Kulihat jam di dinding sudah menunjukkan angka 16.30 WIB, aku dan
Pak Hans berkemas untuk pulang. Seperti biasa, aku selalu pulang
bersama Pak Hans, karena tempat kostku sejalan dan satu komplek
dengannya.
Mobil sudah berhenti di depan pintu pagar rumah Pak Hans, dan
seperti biasa aku harus siap-siap turun untuk jalan kaki menuju tempat
kostku.
"Dik Bram, tidur di rumah saya saja gimana..?" tiba-tiba Pak Hans menawarkan jasa kepadaku.
"Enggak lah Pak, tempat kost saya cuma dekat kok..," sahutku masih dari dalam mobilnya.
"Nggak pa-pa kok Dik, lagian disini saya sendirian dan Dik Bram
juga sendiri di tempat kost, khan kita bisa ngorol bersama. Lagian
nanti malam ada Liga Italy lho, khan di tempat kost Dik Bram nggak ada
TV-nya."
Pak Hans tahu saja kalau tempat kostku memang tidak ada TV-nya.

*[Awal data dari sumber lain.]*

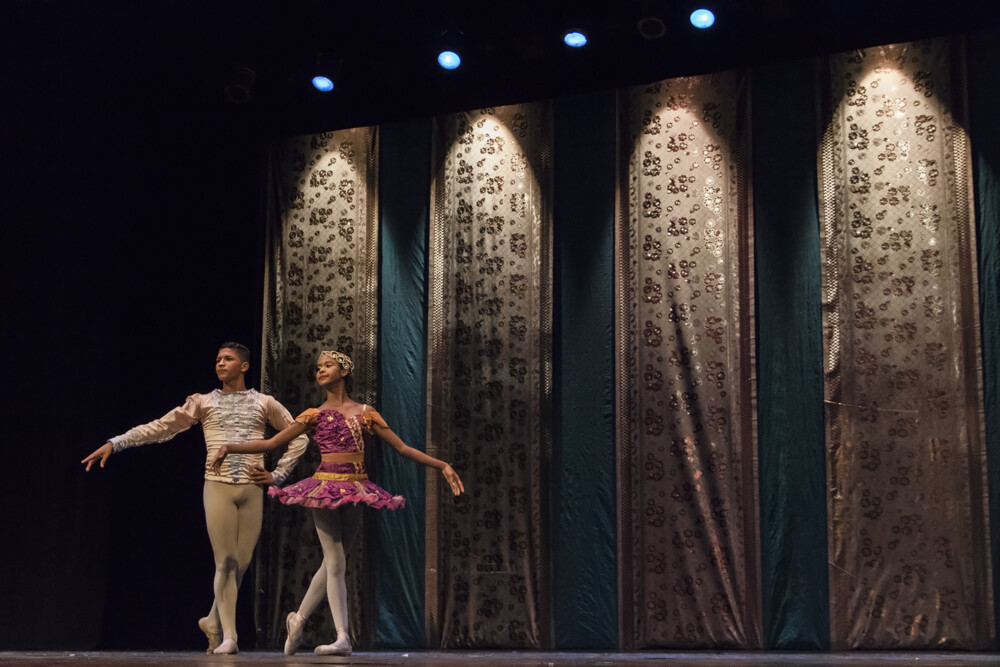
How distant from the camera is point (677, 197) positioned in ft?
22.2

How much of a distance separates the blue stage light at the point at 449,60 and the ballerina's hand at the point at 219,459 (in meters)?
2.65

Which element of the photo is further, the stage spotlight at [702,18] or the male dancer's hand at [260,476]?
the stage spotlight at [702,18]

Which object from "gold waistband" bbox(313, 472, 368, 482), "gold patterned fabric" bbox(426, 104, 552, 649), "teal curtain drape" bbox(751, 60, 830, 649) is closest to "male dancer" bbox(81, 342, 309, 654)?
"gold waistband" bbox(313, 472, 368, 482)

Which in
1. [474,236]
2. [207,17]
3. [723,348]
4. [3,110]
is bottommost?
[723,348]

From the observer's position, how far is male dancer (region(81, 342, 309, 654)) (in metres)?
5.64

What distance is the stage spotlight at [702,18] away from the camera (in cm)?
634

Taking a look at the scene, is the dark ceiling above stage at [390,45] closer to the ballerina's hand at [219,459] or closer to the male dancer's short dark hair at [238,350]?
the male dancer's short dark hair at [238,350]

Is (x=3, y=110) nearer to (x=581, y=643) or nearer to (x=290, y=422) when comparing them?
(x=290, y=422)

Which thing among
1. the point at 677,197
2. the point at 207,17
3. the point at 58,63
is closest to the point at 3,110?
the point at 58,63

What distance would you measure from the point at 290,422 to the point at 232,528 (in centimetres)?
62

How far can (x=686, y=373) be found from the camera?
6598mm

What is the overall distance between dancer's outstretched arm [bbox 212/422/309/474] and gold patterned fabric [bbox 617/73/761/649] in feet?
6.42

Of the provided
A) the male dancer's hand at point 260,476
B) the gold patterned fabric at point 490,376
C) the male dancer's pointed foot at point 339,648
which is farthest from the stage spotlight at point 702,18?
the male dancer's pointed foot at point 339,648

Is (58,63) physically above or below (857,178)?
above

"Bener nich nggak ngerepotin Pak Hans..?" tanyaku basa-basi.
Pak Hans hanya tersenyum manis dan menggelengkan kepalanya, aku pun mengangguk tanda setuju.
Aku sempat heran melihat kamar Pak Hans yang begitu luas jika
dibandingkan dengan kamar kostku. Pak Hans mengambil remote dan
menyalakan TV.
"Anggap seperti rumah sendiri Dik..!" kata Pak Hans sambil membetulkan spray spring bed-nya.
"Dik Bram saya tinggal mandi dulu ya..?" kutengok asal suara tadi,
ternyata Pak Hans sudah berlalu ke dalam kamar mandi yang letaknya
masih satu kotak dengan kamar tidurnya.
Kucari acara-acara TV, "Sialan..!" umpatku dalam hati karena tidak kutemukan acara yang bagus.